I have often wondered about some of the things we (in general, not the royal "we") eat. Who the HECK decided that half-rotted milk was good to eat (yogurt, anyone) - and how do you tell when yogurt goes bad? Who decided that brussels sprouts were good (and who named them???) And who found out that poisonous mushrooms and "good" mushrooms looked the same (my teachers always said so) - who was the mushroom tester? Tomatoes were considered poison for centuries - who got hungry enough to eat one? I've always wondered. . . .
That was hilarious--and I TOTALLY would have laughed at the reindeer potroast. (Seriously--raw fish. I've seen it raw--I wouldna eaten it, even if I was a skin-wearing baboon...)
When I first read this, I totally read, "May all the gods save me from morMons." But I wasn't worried because I'm not Mormon.
I love reading about food history and all that. And reindeer potroast sounds delish!
That whole reindeer issue seems to be an American thing. In Sweden (even in the south where I live) pretty much every food store sells reindeer meat, and I've never heard anyone being bothered by "eating Rudolph" ;).
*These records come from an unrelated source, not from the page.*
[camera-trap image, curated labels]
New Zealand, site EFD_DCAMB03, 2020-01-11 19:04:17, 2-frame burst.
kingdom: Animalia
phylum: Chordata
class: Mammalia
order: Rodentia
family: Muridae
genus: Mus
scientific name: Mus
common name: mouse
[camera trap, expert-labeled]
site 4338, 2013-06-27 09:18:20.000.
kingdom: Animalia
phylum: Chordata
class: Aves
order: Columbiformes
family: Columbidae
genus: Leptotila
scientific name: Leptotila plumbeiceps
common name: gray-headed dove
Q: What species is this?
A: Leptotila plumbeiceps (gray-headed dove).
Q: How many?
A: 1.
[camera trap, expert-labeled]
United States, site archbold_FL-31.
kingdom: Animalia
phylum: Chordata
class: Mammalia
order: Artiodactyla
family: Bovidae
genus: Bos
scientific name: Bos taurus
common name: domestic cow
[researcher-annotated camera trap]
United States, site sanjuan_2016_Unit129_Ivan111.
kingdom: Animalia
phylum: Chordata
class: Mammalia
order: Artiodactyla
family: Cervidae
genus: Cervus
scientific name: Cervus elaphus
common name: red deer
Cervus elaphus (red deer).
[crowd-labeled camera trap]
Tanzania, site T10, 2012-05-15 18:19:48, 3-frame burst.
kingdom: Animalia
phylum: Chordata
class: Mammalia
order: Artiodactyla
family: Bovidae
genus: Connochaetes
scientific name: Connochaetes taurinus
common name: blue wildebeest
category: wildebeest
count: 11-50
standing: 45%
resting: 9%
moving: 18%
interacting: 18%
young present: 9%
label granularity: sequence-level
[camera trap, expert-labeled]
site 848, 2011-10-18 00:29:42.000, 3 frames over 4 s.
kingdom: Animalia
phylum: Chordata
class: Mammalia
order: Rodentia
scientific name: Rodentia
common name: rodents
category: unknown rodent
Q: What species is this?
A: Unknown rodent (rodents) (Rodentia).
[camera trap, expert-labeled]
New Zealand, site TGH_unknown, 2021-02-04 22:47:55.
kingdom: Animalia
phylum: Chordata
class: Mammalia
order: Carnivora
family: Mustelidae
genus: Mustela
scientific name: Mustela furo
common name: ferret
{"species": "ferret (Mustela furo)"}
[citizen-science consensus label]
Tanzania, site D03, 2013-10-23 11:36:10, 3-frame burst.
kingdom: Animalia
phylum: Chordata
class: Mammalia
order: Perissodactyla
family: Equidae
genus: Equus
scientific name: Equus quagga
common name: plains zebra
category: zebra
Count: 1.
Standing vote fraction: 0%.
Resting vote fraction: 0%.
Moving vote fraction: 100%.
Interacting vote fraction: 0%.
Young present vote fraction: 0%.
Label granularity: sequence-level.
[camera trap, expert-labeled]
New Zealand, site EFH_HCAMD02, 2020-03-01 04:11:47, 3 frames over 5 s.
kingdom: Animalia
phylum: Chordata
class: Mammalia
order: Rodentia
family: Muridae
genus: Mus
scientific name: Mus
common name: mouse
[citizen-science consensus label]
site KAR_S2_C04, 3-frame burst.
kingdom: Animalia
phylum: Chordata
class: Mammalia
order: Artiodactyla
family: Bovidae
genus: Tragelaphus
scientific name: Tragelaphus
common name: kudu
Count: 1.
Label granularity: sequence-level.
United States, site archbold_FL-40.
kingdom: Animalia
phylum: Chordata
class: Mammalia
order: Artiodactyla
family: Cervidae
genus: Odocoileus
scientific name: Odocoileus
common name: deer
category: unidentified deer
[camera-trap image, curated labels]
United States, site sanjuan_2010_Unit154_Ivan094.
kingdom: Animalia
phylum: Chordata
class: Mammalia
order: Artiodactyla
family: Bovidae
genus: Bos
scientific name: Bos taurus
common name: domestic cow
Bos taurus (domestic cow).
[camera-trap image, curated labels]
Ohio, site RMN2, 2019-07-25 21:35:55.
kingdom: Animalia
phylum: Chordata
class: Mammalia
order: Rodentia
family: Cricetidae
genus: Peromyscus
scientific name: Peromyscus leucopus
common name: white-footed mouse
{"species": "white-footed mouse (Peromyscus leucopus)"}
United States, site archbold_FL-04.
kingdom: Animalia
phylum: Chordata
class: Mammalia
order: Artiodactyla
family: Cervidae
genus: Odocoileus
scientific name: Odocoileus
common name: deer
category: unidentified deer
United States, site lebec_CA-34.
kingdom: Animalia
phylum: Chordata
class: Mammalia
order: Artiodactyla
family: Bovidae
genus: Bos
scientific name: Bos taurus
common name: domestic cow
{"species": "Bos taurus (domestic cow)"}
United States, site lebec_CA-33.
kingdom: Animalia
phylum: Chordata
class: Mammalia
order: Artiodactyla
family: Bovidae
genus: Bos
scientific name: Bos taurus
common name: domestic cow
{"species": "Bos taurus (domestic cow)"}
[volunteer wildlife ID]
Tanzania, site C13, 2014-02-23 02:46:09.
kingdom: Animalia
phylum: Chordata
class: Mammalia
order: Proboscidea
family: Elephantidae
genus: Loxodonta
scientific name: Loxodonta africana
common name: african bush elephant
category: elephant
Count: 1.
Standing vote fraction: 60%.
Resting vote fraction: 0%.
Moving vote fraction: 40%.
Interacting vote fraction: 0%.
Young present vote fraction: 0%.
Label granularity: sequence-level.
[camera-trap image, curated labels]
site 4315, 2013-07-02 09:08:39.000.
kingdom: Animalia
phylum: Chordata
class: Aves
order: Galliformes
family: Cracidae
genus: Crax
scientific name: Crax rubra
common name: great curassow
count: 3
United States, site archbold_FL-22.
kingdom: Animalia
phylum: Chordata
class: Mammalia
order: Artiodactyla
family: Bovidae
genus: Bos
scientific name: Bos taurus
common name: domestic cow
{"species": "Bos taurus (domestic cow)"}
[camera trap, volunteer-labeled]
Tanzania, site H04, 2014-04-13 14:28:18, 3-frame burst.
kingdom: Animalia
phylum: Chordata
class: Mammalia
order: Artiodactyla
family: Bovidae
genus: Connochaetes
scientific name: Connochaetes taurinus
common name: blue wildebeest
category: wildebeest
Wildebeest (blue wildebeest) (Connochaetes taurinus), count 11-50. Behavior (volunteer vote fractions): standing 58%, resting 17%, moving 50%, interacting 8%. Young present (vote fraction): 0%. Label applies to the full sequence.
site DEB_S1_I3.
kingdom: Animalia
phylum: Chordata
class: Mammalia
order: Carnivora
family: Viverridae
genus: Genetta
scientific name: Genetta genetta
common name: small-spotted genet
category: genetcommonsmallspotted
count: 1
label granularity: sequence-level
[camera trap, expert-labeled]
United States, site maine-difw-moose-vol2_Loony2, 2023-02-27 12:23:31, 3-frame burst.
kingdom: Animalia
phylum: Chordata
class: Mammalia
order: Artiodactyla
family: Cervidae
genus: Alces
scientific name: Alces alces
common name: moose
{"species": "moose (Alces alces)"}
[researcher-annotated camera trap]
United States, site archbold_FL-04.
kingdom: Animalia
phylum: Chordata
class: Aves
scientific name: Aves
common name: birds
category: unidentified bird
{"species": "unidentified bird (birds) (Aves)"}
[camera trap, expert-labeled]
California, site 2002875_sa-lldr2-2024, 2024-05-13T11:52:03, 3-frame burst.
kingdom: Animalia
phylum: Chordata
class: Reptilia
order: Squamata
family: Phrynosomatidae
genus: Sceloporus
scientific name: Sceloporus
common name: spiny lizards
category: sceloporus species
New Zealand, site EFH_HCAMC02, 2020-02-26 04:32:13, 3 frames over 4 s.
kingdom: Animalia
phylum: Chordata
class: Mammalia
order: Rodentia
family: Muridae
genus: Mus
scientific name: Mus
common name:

Gah, Americans are so pi**y about food. I asked a subsistence fisherman on a teeny island how his day had gone and he proudly said he'd caught a dolphin so he could sell some and eat some. I knew he meant a dolphin-fish or dorado, but the woman next to me at the bar nearly bust a gut because he had caught Flipper! Geez, lady, grow up. I tried to tell her it was a game fish not the one on her TV, but she scowled at him and stomped off. The fisherman was totally confused about the whole thing until I explained about Americans not knowing where their food came from except in little sterile packages in the grocery.
Love the reindeer potroast story. I'd have laughed. I served venison roast one Christmas when times were tight and everyone thought it was beef until we sliced it and the slug/bullet fell onto the platter. Oops.
I laughed at the reindeer pot roast, I would even consider making and eating it. I mean I eat deer deer, so why not reindeer.